Start of Document text

To date, scientists have discovered over 1,000 of what are referred to as extrasolar planets, or exoplanets, which are planets that exist beyond our own Solar System. The discovery of exoplanets around young stars can help scientists learn more about the formation of planets, and, thus, is a top priority. To this end, scientists have just finished designing and instituting a new instrument called the Gemini Planet Imager (GPI), which was especially designed to be able to capture images of exoplanets.
Bruce Macintosh of Lawrence Livermore National Laboratory led the team of scientists who designed, developed, and built the GPI over a course of nearly 10 years. They designed the GPI to capture images while attached to the 8-meter Gemini South telescope, which is one of the world’s largest telescopes and stationed in Chile. The GPI was especially built to be able to focus on the dusty disks surrounding young stars, from which is believed that young planets are formed, and be able to capture images of faint planets that would be far too difficult to see next to their bright stars. The GPI is able to capture images of only giant-sized planets like Jupiter, and it does so by identifying infrared radiation, which is heat radiation, in the dusty disks surrounding the new stars. Being able to detect the new planets through infrared radiation using the new GPI allows scientists to see the images of the exoplanets 10 times better than instruments that were designed earlier. As Bruce Macintosh phrases it, due to the GPI, “In one minute, we are seeing planets that used to take us an hour to detect.”

End of Document text

Exercise brief
Extract the portion of the Gemini Planet Imager passage from "To date, scientists" to "images of exoplanets.", copying it word for word.

Start of Record excerpts

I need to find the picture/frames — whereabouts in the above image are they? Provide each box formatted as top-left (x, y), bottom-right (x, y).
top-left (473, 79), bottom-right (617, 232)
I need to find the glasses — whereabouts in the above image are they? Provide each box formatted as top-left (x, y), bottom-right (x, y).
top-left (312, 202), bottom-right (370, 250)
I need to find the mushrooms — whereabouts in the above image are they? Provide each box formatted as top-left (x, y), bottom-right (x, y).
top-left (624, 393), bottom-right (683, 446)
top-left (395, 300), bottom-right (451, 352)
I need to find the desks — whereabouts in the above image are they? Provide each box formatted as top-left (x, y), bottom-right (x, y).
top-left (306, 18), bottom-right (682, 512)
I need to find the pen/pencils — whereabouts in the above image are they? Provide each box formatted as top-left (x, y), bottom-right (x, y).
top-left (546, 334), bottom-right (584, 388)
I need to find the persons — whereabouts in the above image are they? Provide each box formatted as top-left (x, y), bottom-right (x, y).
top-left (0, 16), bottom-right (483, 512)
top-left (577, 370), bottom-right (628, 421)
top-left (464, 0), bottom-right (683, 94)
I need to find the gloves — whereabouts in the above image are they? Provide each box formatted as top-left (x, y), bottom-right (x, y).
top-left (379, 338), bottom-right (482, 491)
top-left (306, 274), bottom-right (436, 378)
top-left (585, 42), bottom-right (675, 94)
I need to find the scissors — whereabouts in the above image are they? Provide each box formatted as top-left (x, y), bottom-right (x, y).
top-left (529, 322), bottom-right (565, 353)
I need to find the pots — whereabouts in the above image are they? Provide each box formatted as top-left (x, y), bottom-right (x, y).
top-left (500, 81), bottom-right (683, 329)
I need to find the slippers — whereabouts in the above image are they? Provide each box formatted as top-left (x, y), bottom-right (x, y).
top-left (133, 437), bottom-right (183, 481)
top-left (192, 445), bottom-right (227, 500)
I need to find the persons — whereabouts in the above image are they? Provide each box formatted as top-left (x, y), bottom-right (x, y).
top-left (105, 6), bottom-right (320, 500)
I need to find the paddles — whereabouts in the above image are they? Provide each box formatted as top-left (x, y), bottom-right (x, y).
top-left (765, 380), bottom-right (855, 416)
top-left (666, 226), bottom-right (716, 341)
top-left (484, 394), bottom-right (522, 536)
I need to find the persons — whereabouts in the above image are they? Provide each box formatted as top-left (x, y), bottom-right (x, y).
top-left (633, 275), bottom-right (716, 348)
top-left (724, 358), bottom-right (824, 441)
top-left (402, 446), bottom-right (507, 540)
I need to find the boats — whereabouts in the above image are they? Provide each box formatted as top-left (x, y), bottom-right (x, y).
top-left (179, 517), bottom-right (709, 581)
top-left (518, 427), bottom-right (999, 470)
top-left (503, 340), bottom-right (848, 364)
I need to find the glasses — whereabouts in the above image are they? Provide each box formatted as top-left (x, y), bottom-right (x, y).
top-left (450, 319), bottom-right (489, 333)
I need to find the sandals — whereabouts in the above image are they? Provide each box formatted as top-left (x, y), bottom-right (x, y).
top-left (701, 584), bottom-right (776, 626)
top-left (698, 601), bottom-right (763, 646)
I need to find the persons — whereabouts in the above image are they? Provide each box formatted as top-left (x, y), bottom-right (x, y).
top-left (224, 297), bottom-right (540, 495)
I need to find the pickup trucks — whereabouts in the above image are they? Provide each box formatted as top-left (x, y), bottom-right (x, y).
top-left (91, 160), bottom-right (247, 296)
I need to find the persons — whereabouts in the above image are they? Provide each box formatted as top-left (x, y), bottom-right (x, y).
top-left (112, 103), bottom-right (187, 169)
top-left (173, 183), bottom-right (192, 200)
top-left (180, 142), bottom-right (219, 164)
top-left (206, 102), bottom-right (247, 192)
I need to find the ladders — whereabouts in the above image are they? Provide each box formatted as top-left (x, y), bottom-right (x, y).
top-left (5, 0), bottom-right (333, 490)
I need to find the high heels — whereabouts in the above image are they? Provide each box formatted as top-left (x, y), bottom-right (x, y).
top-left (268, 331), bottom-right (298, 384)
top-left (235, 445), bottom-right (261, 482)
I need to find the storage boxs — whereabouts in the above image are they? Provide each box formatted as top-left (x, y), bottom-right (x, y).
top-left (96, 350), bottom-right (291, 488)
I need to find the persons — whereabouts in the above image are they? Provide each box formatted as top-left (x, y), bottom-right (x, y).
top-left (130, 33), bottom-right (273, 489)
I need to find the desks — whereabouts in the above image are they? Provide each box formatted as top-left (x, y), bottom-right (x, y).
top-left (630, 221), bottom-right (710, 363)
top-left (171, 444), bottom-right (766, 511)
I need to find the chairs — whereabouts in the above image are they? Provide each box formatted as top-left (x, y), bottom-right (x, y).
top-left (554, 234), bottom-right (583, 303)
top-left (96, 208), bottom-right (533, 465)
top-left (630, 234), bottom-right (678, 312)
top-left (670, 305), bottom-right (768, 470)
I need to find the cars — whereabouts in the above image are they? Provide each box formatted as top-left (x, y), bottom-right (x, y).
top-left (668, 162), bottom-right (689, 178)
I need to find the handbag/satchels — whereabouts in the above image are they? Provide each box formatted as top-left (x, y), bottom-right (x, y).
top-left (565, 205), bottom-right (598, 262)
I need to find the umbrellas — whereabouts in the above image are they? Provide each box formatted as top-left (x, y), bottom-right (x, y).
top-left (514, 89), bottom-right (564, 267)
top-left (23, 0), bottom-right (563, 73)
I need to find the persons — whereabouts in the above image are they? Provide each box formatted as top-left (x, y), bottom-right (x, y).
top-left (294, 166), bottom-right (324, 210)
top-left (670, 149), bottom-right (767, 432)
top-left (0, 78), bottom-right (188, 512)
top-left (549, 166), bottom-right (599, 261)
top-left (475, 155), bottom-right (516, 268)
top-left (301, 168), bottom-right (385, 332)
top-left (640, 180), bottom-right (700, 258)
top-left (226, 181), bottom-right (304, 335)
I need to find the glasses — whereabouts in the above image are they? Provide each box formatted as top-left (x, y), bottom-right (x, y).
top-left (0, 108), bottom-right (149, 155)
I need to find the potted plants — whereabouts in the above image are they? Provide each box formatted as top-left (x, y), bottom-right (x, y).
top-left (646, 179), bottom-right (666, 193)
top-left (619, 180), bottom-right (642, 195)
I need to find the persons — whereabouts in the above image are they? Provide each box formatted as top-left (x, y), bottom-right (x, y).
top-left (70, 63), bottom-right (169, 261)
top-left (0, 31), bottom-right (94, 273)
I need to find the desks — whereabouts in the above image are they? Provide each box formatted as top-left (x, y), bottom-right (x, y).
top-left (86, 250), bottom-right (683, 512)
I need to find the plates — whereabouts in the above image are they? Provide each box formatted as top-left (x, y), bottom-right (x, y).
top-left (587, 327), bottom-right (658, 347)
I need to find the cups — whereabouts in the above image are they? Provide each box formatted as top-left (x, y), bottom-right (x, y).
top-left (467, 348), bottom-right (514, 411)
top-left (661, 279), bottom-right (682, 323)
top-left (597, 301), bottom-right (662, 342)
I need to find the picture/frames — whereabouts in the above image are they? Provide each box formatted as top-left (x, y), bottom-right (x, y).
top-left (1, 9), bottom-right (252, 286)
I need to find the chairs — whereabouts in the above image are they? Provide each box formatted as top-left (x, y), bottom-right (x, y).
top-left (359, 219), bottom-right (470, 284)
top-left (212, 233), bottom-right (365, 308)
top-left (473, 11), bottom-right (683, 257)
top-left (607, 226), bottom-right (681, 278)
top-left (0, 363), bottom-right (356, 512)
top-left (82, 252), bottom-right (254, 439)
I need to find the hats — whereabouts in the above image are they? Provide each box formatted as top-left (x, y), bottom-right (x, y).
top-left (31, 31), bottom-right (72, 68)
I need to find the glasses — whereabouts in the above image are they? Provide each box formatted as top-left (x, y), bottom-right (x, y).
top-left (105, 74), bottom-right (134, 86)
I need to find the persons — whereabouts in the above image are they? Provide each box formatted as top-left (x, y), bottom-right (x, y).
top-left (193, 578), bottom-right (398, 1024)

End of Record excerpts

Finished task
To date, scientists have discovered over 1,000 of what are referred to as extrasolar planets, or exoplanets, which are planets that exist beyond our own Solar System. The discovery of exoplanets around young stars can help scientists learn more about the formation of planets, and, thus, is a top priority. To this end, scientists have just finished designing and instituting a new instrument called the Gemini Planet Imager (GPI), which was especially designed to be able to capture images of exoplanets.